Die FES trauert um ihr ehemaliges Vorstandsmitglied Egon Bahr
Egon Bahr (* 18. März 1922; † 20. August 2015) gehörte zu den bedeutendsten Sozialdemokraten der Bundesrepublik. Gemeinsam mit Willy Brandt, dessen enger Vertrauter er war, prägte Bahr 1963 die Formel "Wandel durch Annäherung", die ihnen während der sozial-liberalen Koalition als Grundlage für ihre Neue Ostpolitik diente. Damit trug er entscheidend zur Überwindung der deutschen Teilung und der Spaltung Europas bei. Als international anerkannter Gesprächspartner setzte er sich bis ins hohe Alter für die Sicherung des Friedens und die Völkerverständigung ein.

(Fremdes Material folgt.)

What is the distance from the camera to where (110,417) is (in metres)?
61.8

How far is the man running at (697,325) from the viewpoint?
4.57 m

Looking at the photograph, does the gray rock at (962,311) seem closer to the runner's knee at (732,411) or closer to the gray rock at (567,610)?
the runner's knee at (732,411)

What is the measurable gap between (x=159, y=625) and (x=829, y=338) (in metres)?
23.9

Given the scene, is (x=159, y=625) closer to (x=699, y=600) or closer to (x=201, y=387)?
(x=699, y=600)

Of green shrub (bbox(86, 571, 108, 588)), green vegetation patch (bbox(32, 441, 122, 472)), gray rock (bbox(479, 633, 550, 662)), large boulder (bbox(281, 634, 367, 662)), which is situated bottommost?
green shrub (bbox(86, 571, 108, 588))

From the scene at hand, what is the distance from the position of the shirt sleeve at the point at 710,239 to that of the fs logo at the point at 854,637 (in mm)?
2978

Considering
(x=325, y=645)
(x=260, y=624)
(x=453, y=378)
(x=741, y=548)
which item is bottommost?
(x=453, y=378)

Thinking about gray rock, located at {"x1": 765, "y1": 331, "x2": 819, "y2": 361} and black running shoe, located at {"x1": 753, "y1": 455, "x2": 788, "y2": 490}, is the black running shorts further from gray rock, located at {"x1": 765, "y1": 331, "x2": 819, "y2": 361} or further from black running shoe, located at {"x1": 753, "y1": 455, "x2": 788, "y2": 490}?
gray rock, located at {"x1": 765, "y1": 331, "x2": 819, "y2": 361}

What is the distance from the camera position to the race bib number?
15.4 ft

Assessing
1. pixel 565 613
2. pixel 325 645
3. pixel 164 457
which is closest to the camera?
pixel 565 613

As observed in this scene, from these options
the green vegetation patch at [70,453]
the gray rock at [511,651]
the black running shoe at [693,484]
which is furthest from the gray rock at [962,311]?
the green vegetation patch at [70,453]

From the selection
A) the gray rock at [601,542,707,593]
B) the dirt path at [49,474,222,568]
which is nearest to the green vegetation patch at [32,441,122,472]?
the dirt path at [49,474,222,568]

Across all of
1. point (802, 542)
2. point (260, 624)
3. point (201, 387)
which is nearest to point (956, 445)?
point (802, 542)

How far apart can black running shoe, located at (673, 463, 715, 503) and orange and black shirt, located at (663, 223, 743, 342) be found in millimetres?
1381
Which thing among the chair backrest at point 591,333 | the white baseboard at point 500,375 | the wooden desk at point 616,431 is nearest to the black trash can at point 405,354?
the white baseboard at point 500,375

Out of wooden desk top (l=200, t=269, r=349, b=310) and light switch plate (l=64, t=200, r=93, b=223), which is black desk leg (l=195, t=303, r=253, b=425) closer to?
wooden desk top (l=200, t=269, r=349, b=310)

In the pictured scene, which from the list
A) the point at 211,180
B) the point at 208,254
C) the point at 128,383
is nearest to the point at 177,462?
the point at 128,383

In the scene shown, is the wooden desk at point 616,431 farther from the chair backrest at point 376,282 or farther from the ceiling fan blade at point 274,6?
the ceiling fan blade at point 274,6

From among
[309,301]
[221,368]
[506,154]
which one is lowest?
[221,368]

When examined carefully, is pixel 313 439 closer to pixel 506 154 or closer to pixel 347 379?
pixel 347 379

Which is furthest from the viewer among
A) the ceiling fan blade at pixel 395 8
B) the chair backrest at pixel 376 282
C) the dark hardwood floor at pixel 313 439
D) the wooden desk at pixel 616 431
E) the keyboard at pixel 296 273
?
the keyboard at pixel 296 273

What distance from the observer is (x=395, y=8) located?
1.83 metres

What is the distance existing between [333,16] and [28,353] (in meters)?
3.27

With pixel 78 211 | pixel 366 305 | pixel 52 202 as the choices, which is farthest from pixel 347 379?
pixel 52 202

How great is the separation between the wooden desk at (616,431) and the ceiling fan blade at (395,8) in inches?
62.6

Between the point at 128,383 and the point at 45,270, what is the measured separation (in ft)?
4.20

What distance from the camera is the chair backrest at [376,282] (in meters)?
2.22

Im Jahr 1922 in Thüringen geboren, erlebte Bahr den Zweiten Weltkrieg als Soldat. Nach 1945 arbeitete er zunächst als Journalist. Der SPD schloss er sich 1956 an. Von 1960 bis 1966 leitete er das Presse- und Informationsamt des Landes Berlin, war also der Sprecher des von Willy Brandt als Regierender Bürgermeister geführten Senats. Danach wechselte er mit ihm ins Auswärtige Amt, wo er von 1967 bis 1969 für die Planungsabteilung verantwortlich zeichnete. Im Jahr 1969 folgte er Brandt als Staatssekretär und Bundesbevollmächtigter für Berlin ins Bundeskanzleramt. Von 1972 bis 1974 amtierte Bahr als Bundesminister für besondere Aufgaben.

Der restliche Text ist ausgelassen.